Bakira Hasečić is a Bosnian human rights activist who advocates for the rights of women who were raped during the Bosnian War.

== Early life ==
Hasečić was born to a Bosniak family in Višegrad, a town in Bosnia and Herzegovina close to the border with Serbia. After the onset of the Bosnian War, artillery bombardment of the town led to it falling under the control of the Yugoslav People's Army; after they officially withdrew in May 1992, local Serb leaders established the Serbian Municipality of Višegrad and commenced an ethnic cleansing programme perpetrated by Bosnian Serb soldiers from the Army of Republika Srpska in addition to the White Eagles, a paramilitary group led by Milan Lukić. A detention camp was established at Vilina Vlas, which was found in a 1994 United Nations Commission of Enquiry report to be a location of mass rape. During this period, Hasečić was raped multiple times. Her sister died in Vilina Vlas; of an estimated 200 women imprisoned there, it is alleged fewer than 10 survived internment. In total, 17 members of Hasečić's family were killed.

== Human rights activism ==
Locally, Hasečić serves as the president of the Association of Women Victims of War (Bosnian: Udruženje žene-žrtve rata), based in Sarajevo. The organisation campaigns for the rights of female victims of crime during the Bosnian War, including securing financial and psychological aid, and gathering evidence and information about war criminals in hiding in the Republika Srpska with a view to securing their criminal prosecution. Hasečić's work has led to some success; during the trial of Željko Lelek for crimes against humanity committed at Višegrad, Lelek blamed Hasečić for his detention, with judge Paul Melchior Brilman concluding that Lelek’s allegations imply that “Hasečić is a very important person” in his prosecution and asked the accused and his defence attorney when they intended to invite her to testify. The attorney said: “We do not intend to invite her as she already testified as a prosecution witness.” Lelek was subsequently found guilty of rape and other crimes. The Association of Women Victims of War have played a role in 29 war criminals being charged at the International Criminal Tribunal for the Former Yugoslavia (ICTY) and over 70 at Bosnian courts.

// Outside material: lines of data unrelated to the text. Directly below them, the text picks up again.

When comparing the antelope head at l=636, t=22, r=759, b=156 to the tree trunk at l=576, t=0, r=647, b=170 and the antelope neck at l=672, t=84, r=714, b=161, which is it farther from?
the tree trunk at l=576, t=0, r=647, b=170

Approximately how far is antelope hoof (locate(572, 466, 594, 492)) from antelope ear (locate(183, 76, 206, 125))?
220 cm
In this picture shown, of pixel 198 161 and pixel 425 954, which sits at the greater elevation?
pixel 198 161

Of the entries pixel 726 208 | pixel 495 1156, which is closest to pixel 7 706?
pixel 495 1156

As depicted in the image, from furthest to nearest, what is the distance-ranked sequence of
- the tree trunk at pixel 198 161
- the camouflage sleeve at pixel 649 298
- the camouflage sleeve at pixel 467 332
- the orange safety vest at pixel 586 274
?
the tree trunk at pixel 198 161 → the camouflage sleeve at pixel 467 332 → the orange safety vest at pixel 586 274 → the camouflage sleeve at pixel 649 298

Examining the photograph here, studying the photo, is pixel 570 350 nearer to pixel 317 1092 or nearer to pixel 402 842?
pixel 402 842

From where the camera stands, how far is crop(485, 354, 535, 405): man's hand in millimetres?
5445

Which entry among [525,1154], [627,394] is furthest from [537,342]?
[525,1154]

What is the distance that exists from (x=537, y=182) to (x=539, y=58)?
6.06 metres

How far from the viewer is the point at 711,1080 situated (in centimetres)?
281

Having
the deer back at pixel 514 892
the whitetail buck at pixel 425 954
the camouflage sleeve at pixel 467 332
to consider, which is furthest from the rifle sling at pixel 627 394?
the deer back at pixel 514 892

Internationally, Hasečić has worked with international organisations including Amnesty International and Human Rights Watch to seek justice for female victims of the Bosnian War, and has also testified on multiple occasions at the ICTY. Hasečić's most prominent campaigning has included calling for rape charges to be added to the indictment against Milan and Sredoje Lukić at the ICTY; at the time, chief prosecutor Carla del Ponte asserted that they lacked the evidence to include those charges due to no witnesses coming forward prior to the indictment's filing, something Hasečić denied. The UN's completion strategy for the Tribunal ruled out prosecutors bringing additional charges or amending existing ones unless a case transferred to another court. Del Ponte suggested the case to transfer to the War Crimes Chamber in Sarajevo and for Hasečić and Women Victims of War to work with state prosecutors there to amend the indictments against the Lukić cousins. Ultimately, the Lukić case was heard at the ICTY in 2008; a late motion from the prosecution to add rape and sexual slavery in Višegrad to the indictment was rejected due to it being felt it prejudiced the right of the accused to have enough time to mount a reasonable defence. Both men were ultimately found guilty of war crimes.

Hasečić previously advocated for the return of Muslims to Višegrad, but in 2005 stated she had resigned herself to the fact that "the return has failed, because war criminals continue to live freely there. Almost no [Muslims] returned to the town".

== Media and recognition ==
Hasečić and her work has featured in documentary programmes produced by the BBC and Al Jazeera.

In 2018, Hasečić received an honorary degree from Glasgow Caledonian University in recognition of her work as a human rights advocate for victims of sexual violence.